**EXERCISE DIRECTIONS:**
Copy only this range: the line with "What is the distance dividing" through the final line of the material, inclusive at both ends.

### RECORDS SHOWN

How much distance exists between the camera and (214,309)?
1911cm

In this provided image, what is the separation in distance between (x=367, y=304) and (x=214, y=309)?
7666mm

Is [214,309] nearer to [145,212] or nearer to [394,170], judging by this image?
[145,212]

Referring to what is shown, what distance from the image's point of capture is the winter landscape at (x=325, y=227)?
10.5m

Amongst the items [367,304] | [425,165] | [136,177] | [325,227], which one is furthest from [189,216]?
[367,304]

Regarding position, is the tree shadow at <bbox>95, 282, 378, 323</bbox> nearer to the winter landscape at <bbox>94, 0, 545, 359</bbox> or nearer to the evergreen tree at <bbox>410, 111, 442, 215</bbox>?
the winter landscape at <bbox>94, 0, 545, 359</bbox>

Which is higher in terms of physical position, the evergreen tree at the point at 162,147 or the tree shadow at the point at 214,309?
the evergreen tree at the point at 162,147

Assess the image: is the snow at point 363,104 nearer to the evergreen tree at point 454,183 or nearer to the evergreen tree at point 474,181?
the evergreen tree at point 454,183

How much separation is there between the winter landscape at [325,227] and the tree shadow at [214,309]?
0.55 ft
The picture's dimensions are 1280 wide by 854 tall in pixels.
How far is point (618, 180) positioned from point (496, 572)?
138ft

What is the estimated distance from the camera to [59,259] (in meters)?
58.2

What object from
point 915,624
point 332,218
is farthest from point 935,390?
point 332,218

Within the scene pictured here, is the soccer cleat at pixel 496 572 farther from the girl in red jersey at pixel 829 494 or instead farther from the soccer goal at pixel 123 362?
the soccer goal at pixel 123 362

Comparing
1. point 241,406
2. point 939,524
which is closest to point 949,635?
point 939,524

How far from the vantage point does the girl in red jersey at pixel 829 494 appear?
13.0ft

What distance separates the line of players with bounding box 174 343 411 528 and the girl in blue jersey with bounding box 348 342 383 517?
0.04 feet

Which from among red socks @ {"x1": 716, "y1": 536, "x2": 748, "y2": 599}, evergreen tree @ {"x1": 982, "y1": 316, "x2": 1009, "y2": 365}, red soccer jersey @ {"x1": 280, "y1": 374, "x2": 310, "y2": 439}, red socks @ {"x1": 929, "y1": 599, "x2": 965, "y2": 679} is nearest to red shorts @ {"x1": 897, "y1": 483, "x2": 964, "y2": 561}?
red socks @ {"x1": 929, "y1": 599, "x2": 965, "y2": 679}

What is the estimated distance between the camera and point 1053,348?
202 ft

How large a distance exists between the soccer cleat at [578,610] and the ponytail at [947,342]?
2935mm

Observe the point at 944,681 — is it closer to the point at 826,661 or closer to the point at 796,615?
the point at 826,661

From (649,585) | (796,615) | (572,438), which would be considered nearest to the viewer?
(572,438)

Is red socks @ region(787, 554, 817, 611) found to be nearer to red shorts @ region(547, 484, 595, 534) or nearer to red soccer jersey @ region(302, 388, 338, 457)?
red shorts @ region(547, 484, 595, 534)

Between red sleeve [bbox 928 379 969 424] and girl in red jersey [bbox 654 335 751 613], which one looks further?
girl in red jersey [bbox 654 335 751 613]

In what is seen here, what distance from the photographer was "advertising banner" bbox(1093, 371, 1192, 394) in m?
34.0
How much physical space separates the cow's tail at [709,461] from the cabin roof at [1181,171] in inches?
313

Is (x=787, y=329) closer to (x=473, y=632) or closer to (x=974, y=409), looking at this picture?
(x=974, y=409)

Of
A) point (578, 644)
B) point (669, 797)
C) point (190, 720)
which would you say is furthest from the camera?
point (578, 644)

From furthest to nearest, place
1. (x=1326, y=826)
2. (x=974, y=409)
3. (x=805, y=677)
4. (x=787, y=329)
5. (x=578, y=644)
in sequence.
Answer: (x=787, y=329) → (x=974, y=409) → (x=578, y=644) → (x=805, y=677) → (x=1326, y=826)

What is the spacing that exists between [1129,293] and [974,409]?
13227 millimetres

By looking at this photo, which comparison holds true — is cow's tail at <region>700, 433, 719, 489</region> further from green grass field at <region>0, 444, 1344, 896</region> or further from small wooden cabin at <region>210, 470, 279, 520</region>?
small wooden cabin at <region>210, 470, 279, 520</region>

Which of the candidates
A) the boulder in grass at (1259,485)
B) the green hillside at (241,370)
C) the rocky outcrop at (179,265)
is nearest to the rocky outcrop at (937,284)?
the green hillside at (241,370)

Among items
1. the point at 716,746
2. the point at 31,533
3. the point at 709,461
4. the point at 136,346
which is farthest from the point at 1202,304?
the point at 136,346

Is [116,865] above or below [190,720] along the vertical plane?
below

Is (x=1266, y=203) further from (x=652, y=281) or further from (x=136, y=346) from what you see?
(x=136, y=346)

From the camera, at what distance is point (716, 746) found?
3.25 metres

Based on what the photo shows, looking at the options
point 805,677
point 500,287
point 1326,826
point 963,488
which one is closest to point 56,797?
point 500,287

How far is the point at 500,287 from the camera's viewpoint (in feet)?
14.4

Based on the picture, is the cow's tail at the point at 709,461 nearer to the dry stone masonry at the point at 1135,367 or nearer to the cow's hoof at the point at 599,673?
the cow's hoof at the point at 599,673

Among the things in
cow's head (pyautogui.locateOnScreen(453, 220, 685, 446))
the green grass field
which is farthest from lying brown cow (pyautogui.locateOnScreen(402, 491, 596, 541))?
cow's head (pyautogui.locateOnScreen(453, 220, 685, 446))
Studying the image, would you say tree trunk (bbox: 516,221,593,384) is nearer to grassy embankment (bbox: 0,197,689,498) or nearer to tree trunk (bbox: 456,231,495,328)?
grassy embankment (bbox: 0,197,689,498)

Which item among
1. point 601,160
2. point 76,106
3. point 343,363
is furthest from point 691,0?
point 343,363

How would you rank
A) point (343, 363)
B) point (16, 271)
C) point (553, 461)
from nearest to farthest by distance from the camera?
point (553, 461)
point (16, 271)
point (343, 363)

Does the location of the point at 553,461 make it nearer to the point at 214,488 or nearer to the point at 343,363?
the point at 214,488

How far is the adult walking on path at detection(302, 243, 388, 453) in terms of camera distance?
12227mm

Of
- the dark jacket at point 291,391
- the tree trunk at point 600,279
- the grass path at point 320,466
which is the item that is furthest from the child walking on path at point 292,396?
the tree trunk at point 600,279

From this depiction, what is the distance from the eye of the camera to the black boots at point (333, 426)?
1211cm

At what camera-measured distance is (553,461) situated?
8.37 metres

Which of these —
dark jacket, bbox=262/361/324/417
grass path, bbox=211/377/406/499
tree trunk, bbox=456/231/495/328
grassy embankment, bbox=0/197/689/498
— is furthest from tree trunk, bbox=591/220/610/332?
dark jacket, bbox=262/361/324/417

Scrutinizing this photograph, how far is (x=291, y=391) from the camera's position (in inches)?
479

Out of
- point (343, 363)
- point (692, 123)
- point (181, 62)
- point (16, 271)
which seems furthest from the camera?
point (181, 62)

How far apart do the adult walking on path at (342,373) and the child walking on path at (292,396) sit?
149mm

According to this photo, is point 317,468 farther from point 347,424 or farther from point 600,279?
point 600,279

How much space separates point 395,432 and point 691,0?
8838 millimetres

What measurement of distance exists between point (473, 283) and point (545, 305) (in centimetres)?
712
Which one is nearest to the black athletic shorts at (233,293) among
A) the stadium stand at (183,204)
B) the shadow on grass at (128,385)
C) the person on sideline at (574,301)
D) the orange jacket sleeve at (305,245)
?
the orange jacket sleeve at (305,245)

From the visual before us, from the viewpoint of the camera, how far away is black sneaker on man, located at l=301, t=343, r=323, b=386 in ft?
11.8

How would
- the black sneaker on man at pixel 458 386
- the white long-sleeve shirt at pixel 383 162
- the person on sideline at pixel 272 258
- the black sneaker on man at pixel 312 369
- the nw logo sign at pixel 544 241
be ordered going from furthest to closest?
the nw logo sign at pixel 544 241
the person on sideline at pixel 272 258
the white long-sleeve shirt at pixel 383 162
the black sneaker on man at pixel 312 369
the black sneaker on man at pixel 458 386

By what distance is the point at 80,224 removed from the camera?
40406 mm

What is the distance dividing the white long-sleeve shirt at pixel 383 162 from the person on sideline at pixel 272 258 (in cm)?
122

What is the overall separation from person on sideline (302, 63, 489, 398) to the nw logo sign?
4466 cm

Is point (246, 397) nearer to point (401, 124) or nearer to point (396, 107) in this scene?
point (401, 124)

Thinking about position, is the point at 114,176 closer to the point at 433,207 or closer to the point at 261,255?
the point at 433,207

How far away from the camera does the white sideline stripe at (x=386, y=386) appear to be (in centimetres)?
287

######

**FINISHED ANSWER:**
What is the distance dividing the white long-sleeve shirt at pixel 383 162 from the person on sideline at pixel 272 258 (in cm)?
122

What is the overall separation from person on sideline (302, 63, 489, 398) to the nw logo sign?
4466 cm

Is point (246, 397) nearer to point (401, 124) or nearer to point (396, 107) in this scene?
point (401, 124)

Thinking about position, is the point at 114,176 closer to the point at 433,207 or closer to the point at 261,255?
the point at 433,207

How far away from the camera does the white sideline stripe at (x=386, y=386) appear to be (in centimetres)?
287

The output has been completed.